Can you lay out every line of the entries below as a JSON list of strings, one string per line, with blank lines skipped? Leave the pictures out of the list.
--- Start GIVEN DATA ---
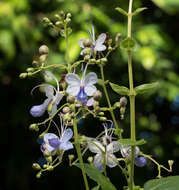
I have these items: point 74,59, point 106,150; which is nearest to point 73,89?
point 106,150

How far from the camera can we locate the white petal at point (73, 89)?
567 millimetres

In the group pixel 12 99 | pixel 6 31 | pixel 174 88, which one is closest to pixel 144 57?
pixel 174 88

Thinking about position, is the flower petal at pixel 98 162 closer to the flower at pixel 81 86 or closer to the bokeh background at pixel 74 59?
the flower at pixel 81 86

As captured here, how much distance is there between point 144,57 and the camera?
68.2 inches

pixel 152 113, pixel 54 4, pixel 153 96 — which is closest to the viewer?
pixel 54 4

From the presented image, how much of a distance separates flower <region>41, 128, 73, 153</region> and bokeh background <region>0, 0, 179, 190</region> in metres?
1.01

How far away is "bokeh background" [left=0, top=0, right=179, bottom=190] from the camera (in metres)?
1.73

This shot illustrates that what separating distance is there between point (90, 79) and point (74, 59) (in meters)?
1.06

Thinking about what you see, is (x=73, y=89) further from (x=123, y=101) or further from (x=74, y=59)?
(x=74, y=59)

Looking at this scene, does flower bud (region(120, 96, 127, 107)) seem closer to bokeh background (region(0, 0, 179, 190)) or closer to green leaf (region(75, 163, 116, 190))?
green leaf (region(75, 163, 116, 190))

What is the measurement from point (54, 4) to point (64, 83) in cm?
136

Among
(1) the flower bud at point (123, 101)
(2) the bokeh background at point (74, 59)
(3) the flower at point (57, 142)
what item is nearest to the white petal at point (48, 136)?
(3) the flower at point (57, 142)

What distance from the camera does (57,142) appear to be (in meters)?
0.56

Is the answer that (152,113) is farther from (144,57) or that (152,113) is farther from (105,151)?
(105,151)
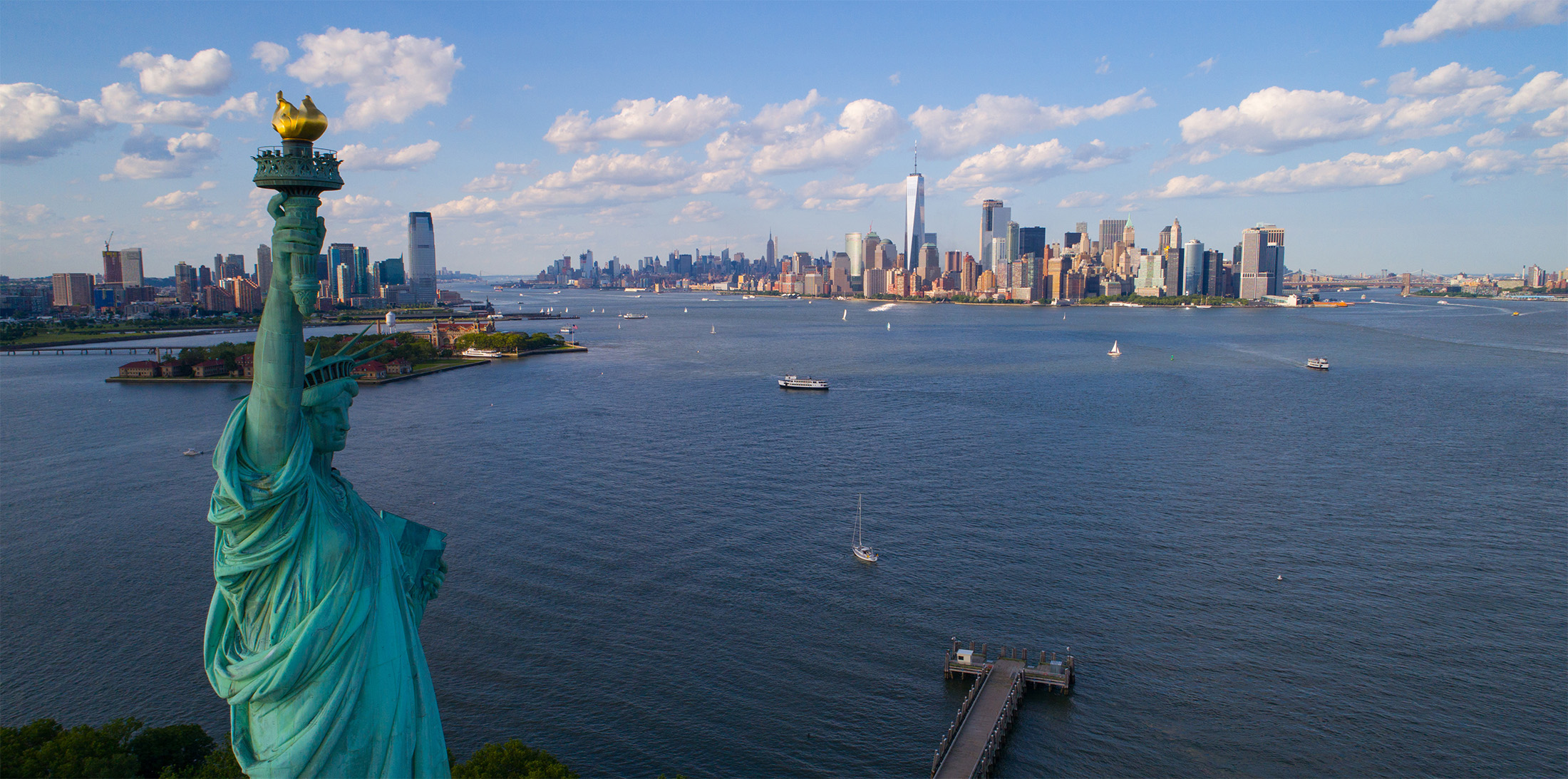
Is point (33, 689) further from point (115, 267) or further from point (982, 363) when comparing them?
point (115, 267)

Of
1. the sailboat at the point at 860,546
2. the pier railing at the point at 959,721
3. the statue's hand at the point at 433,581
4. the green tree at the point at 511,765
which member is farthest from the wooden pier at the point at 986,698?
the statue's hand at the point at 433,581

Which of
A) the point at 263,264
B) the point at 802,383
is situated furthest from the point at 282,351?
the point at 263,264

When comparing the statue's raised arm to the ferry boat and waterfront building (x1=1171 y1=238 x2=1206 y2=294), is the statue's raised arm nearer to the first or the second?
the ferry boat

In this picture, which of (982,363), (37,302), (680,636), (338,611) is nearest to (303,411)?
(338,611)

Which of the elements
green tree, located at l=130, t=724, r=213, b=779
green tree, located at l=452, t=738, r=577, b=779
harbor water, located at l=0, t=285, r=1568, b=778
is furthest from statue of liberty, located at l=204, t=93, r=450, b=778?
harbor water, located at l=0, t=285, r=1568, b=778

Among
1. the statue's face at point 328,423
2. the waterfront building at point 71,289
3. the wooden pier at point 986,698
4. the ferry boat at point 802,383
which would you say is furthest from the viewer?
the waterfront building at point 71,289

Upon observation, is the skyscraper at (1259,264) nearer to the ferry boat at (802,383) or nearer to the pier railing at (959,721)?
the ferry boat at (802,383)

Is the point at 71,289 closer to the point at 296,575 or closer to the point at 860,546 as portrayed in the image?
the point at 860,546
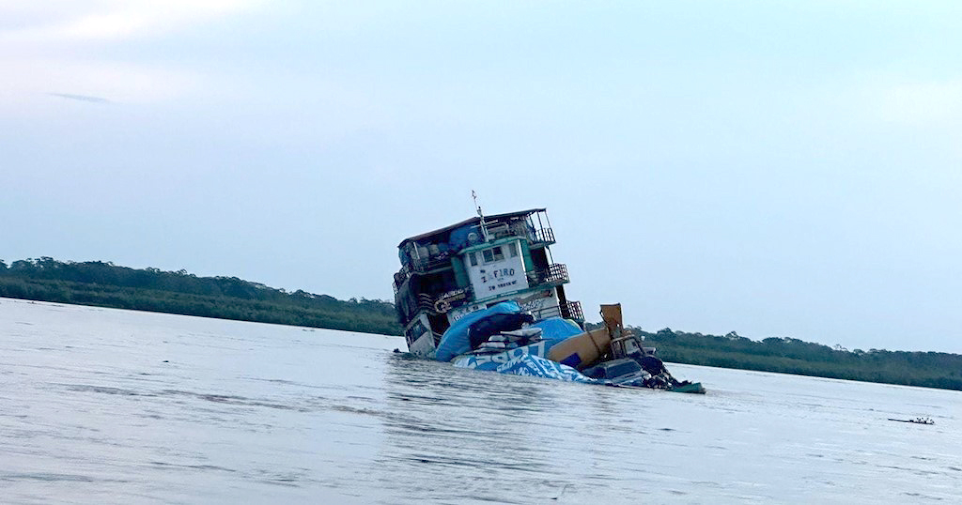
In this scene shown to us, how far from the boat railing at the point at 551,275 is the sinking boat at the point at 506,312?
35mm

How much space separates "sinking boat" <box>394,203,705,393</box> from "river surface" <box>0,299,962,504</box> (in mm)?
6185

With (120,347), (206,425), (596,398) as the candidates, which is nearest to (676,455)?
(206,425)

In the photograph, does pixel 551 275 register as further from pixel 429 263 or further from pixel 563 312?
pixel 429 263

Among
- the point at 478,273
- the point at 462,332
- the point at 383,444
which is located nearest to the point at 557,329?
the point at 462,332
--- End GIVEN DATA ---
## FINISHED EXERCISE
[
  "I have these items: point 74,59, point 106,150; which is nearest to point 73,89?",
  "point 106,150",
  "How far from the camera can we locate the white petal at point (73, 89)?",
  "567 millimetres",
  "In the group pixel 12 99 | pixel 6 31 | pixel 174 88, which one is closest to pixel 144 57?",
  "pixel 174 88",
  "Thinking about position, is the flower petal at pixel 98 162 closer to the flower at pixel 81 86 or closer to the bokeh background at pixel 74 59?",
  "the flower at pixel 81 86",
  "As captured here, how much distance is there between point 144,57 and the camera?",
  "68.2 inches",
  "pixel 152 113, pixel 54 4, pixel 153 96 — which is closest to the viewer?",
  "pixel 54 4",
  "From the presented image, how much of a distance separates flower <region>41, 128, 73, 153</region> and bokeh background <region>0, 0, 179, 190</region> in metres?",
  "1.01",
  "How far away is \"bokeh background\" [left=0, top=0, right=179, bottom=190] from the camera (in metres)?",
  "1.73",
  "This shot illustrates that what separating distance is there between point (90, 79) and point (74, 59) (in meters)?",
  "1.06",
  "Thinking about what you see, is (x=73, y=89) further from (x=123, y=101) or further from (x=74, y=59)?",
  "(x=74, y=59)",
  "Looking at this scene, does flower bud (region(120, 96, 127, 107)) seem closer to bokeh background (region(0, 0, 179, 190)) or closer to green leaf (region(75, 163, 116, 190))?",
  "green leaf (region(75, 163, 116, 190))",
  "What is the measurement from point (54, 4) to point (64, 83) in cm?",
  "136",
  "Among",
  "(1) the flower bud at point (123, 101)",
  "(2) the bokeh background at point (74, 59)",
  "(3) the flower at point (57, 142)",
  "what item is nearest to the white petal at point (48, 136)?",
  "(3) the flower at point (57, 142)",
  "What distance from the camera does (57,142) appear to be (in meters)?",
  "0.56",
  "Is the answer that (152,113) is farther from (144,57) or that (152,113) is farther from (105,151)?",
  "(105,151)",
  "Is point (33, 689) further from point (115, 267) or further from point (982, 363) when comparing them?",
  "point (115, 267)",
  "Of",
  "1. the sailboat at the point at 860,546",
  "2. the pier railing at the point at 959,721",
  "3. the statue's hand at the point at 433,581",
  "4. the green tree at the point at 511,765",
  "which member is farthest from the wooden pier at the point at 986,698?",
  "the statue's hand at the point at 433,581",
  "Which of",
  "A) the point at 263,264",
  "B) the point at 802,383",
  "is situated furthest from the point at 282,351?",
  "the point at 263,264",
  "When comparing the statue's raised arm to the ferry boat and waterfront building (x1=1171 y1=238 x2=1206 y2=294), is the statue's raised arm nearer to the first or the second?",
  "the ferry boat",
  "In this picture, which of (982,363), (37,302), (680,636), (338,611) is nearest to (303,411)?",
  "(338,611)",
  "Which of the elements",
  "green tree, located at l=130, t=724, r=213, b=779",
  "green tree, located at l=452, t=738, r=577, b=779",
  "harbor water, located at l=0, t=285, r=1568, b=778",
  "is furthest from statue of liberty, located at l=204, t=93, r=450, b=778?",
  "harbor water, located at l=0, t=285, r=1568, b=778",
  "Among",
  "1. the statue's face at point 328,423",
  "2. the waterfront building at point 71,289",
  "3. the wooden pier at point 986,698",
  "4. the ferry boat at point 802,383",
  "which would you say is furthest from the viewer?",
  "the waterfront building at point 71,289",
  "Upon observation, is the skyscraper at (1259,264) nearer to the ferry boat at (802,383) or nearer to the pier railing at (959,721)?",
  "the ferry boat at (802,383)",
  "Is the point at 71,289 closer to the point at 296,575 or closer to the point at 860,546 as portrayed in the image?",
  "the point at 860,546",
  "In this scene shown to us, how far from the boat railing at the point at 551,275 is the sinking boat at the point at 506,312?",
  "35mm",
  "How much space separates \"sinking boat\" <box>394,203,705,393</box> from \"river surface\" <box>0,299,962,504</box> (in mm)?",
  "6185",
  "With (120,347), (206,425), (596,398) as the candidates, which is nearest to (676,455)?",
  "(206,425)",
  "In the photograph, does pixel 551 275 register as further from pixel 429 263 or further from pixel 563 312?",
  "pixel 429 263",
  "Among",
  "- the point at 478,273",
  "- the point at 462,332",
  "- the point at 383,444",
  "which is located nearest to the point at 557,329?",
  "the point at 462,332"
]